[Start of DATA EXCERPTS]

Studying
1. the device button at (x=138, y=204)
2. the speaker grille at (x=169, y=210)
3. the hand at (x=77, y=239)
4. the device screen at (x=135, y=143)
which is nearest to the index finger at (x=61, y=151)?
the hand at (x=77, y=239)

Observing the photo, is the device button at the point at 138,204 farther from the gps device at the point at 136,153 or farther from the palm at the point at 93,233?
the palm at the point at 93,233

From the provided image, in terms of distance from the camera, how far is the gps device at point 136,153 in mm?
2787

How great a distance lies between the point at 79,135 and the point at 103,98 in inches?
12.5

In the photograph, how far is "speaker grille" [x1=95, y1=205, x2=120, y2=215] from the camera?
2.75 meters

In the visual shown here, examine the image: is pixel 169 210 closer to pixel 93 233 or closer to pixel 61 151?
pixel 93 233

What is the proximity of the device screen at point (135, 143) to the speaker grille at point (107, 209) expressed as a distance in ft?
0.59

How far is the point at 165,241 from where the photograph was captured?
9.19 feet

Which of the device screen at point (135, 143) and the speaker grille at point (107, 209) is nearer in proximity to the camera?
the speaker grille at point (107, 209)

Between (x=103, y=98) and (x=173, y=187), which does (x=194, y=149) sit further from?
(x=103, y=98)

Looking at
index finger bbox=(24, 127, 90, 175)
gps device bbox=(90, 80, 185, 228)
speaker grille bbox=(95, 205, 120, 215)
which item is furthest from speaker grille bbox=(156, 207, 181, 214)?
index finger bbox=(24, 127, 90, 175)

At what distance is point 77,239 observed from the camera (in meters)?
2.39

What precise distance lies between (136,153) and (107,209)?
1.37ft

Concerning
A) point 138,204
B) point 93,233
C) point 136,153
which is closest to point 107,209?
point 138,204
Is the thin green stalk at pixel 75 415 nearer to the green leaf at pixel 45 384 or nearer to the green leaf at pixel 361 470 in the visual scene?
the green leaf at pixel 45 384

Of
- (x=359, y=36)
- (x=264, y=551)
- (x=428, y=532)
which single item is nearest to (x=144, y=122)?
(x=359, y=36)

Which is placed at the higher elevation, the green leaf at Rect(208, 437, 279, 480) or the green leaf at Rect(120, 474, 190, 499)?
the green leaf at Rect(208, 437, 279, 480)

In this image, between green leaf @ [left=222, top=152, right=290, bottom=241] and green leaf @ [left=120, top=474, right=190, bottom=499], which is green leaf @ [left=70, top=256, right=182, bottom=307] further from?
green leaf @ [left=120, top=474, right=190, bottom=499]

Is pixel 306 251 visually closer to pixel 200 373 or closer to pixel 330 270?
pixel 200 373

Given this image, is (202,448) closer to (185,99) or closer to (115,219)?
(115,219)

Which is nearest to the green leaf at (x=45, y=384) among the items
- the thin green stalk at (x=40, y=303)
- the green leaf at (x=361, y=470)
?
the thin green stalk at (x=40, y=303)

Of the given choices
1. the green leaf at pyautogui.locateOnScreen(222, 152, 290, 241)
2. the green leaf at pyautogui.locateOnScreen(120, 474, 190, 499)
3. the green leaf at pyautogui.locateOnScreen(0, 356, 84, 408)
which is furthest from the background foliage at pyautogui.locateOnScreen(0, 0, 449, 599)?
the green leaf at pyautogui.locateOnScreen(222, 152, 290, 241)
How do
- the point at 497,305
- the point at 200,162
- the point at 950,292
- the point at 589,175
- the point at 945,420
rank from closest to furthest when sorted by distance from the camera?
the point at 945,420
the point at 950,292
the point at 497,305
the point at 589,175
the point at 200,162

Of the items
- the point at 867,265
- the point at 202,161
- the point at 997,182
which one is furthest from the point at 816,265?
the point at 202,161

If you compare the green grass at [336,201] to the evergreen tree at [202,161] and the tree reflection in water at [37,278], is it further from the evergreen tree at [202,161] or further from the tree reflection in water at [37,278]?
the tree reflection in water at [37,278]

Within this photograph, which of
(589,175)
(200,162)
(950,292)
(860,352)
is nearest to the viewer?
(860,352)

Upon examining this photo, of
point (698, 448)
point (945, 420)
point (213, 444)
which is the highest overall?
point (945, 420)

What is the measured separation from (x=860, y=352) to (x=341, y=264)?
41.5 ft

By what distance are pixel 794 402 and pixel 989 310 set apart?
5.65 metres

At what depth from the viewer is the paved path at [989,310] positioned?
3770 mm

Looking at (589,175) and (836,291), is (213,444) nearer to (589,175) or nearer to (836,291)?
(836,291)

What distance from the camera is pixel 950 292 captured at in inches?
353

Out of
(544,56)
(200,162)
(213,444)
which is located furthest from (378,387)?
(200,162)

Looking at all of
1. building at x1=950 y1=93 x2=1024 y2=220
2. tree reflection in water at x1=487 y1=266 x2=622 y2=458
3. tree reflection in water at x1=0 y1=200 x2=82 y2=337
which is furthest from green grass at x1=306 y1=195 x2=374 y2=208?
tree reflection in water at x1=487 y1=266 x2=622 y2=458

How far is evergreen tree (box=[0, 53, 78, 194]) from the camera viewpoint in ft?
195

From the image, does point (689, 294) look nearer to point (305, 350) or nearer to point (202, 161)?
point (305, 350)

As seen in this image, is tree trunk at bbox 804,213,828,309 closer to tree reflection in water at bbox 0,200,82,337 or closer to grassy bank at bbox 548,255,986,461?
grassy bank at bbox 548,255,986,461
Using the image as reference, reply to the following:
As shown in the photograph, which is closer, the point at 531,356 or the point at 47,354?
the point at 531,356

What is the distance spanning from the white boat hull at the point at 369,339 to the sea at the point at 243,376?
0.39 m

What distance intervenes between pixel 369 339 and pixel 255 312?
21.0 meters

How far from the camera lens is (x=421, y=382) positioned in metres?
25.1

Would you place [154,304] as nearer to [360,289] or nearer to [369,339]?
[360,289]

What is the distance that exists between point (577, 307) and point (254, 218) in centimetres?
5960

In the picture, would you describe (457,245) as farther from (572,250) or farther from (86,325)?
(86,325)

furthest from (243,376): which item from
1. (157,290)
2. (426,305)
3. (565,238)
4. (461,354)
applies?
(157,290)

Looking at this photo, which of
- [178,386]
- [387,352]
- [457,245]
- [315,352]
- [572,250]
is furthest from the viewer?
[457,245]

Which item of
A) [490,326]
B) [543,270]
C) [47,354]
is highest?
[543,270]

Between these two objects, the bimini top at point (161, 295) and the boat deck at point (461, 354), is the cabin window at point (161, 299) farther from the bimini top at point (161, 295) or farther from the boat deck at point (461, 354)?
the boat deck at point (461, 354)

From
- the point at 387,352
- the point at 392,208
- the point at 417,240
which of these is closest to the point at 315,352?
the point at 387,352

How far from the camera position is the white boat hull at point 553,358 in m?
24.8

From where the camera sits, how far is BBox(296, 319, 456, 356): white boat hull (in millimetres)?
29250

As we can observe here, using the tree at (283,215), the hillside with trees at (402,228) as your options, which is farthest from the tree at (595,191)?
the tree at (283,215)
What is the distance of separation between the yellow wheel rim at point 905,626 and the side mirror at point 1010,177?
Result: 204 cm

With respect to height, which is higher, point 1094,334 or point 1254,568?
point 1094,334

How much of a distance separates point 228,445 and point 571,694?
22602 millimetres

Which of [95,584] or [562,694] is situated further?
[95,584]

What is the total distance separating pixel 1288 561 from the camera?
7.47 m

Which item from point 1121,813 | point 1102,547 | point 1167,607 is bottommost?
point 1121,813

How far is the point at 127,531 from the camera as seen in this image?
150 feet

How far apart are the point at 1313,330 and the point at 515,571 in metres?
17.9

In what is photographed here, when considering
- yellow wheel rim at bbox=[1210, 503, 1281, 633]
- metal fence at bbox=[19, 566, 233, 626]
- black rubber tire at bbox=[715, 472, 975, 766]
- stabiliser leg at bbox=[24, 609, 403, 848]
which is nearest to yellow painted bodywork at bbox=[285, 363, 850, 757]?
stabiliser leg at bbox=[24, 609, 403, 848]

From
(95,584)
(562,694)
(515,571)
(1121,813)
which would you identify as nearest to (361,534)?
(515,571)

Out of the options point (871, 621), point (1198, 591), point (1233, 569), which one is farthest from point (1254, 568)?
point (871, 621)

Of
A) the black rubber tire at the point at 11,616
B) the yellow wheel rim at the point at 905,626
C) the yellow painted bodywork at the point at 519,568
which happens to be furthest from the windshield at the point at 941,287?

[End of DATA EXCERPTS]

SHORT TASK: Copy everything from the line containing "Out of the options" down to the end of the items, swapping "furthest" for "farthest" and changing nothing else.

EXPECTED ANSWER:
Out of the options point (871, 621), point (1198, 591), point (1233, 569), which one is farthest from point (1254, 568)?
point (871, 621)

Of
A) the black rubber tire at the point at 11,616
B) the yellow wheel rim at the point at 905,626
C) the yellow painted bodywork at the point at 519,568
which happens to be farthest from the windshield at the point at 941,287?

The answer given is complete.